タイ中銀、政策金利を2.25%に据え置き
(タイ)
バンコク発
2024年12月25日
タイ中央銀行(BOT)は12月18日、金融政策委員会(MPC)を開催し、政策金利を現行の2.25%に維持することを全会一致で決定した。ロイターによる事前アンケート調査では、エコノミスト30人のうち、0.25ポイント引き下げを予想した2人を除く全員が政策金利は維持されると予想していた。
BOTは、タイの経済成長率予測を2024年に2.7%、2025年に2.9%とし、10月時点の予測から変更しなかった。経済の牽引役は引き続き観光業と個人消費で、電子機器や機械の輸出も伸びているとした。他方で、景気回復状況はセクターによって不均衡で、中小企業や一部製造業は競争力低下の圧力に直面しているとコメントした。

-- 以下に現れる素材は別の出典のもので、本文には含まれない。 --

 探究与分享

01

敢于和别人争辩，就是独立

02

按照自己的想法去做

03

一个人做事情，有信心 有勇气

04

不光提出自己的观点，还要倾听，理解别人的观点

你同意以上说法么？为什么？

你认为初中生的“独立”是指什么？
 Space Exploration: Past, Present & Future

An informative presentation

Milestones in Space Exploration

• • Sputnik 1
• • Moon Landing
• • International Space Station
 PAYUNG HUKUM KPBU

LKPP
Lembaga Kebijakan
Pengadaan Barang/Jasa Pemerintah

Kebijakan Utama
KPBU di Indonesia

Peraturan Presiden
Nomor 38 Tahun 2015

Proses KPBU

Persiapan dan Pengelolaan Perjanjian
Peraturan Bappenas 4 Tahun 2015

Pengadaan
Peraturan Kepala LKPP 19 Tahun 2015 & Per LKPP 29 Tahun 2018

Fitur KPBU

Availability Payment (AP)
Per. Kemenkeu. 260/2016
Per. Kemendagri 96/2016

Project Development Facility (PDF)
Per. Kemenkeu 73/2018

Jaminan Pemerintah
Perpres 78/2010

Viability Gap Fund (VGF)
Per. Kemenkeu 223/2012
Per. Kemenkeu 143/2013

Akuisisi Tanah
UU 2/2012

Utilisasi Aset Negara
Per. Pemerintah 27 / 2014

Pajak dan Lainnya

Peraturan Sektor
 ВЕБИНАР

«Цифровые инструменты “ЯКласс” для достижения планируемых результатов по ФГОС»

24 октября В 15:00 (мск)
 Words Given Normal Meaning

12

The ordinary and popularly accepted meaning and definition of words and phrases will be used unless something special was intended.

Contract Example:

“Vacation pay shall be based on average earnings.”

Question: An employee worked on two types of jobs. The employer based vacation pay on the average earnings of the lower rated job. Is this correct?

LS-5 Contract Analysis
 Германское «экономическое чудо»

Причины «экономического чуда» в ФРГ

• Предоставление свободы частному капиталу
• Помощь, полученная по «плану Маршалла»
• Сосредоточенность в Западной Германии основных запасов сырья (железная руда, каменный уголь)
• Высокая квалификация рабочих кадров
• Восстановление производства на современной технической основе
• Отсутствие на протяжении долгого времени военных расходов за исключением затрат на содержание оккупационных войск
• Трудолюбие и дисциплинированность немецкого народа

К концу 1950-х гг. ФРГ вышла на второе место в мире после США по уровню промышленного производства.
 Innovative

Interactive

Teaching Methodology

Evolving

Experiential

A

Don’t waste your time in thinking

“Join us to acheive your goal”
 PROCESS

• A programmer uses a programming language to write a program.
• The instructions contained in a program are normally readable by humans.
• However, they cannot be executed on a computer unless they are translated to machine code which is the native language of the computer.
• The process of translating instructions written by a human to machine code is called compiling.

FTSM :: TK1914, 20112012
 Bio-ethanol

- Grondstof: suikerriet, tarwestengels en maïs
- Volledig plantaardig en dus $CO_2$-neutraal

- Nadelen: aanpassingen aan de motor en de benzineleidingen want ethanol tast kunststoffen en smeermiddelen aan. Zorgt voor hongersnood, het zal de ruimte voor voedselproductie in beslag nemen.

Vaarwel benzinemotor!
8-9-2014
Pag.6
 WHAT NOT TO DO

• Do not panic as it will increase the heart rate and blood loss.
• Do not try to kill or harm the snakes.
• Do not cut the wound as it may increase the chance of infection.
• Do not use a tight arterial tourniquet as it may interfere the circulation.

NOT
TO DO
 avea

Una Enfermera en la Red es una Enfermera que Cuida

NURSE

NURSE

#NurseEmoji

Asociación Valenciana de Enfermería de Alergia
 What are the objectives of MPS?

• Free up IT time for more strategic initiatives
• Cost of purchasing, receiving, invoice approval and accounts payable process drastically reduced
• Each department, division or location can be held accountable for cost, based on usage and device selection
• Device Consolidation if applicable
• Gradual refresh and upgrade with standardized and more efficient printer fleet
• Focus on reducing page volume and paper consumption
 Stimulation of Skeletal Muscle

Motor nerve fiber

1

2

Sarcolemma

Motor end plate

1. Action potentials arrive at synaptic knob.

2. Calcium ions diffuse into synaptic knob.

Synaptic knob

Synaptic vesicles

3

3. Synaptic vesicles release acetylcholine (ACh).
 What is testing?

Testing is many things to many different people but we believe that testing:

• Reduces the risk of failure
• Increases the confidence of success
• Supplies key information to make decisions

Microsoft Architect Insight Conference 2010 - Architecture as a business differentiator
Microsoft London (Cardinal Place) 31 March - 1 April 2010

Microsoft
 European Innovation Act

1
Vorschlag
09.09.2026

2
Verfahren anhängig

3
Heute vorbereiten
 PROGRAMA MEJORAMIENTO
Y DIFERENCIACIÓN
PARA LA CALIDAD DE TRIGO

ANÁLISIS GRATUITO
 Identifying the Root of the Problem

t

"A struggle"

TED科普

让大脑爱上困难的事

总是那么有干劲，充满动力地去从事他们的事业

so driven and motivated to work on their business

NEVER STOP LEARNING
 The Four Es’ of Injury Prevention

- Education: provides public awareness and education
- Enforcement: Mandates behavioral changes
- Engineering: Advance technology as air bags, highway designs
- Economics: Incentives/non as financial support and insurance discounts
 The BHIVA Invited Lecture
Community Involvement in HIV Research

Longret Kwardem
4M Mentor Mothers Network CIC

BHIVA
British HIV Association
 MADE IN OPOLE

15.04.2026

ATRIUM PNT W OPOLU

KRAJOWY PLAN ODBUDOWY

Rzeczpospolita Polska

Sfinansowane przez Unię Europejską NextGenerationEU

また、主要国の政策に不確実性が依然として高いため、輸出や民間投資に影響を与える可能性のある動向を注視することが重要とした。
ヘッドラインインフレ率は2024年に0.4%、2025年に1.1%と予測し、10月時点の予測(それぞれ0.5%、1.2%)より若干の下方修正となった。コアインフレ率は2024年に0.6%、2025年に1.0%と予測し、10月時点の予測(それぞれ0.5%、0.9%)より若干の上方修正となった。
地元報道によると、政府が経済活性化のために政策金利の引き下げを求める中、BOTは、低インフレがポピュリズム的な燃料補助金の影響を受けたもので、状況を正確に反映していないとし、政策金利を維持したとみられる。また、国家経済社会開発委員会(NESDC)会長で、ペートンタン・チナワット内閣の首相政策顧問団の1人でもあるスパウット・サーイチュア氏は「財政赤字削減の必要性から、政府は2025年半ばごろに景気刺激策を縮小する見通しの中、BOTによる金融政策は、タイ経済の勢いを維持するために、より重要な役割を担うことになる」と述べ、「MPCは2025年後半に政策金利の引き下げを開始し、同年末までに1.5%まで引き下げるだろう」と予測している(12月18日付「バンコク・ポスト」紙)。
次回のMPCは2025年2月26日に開催される予定だ。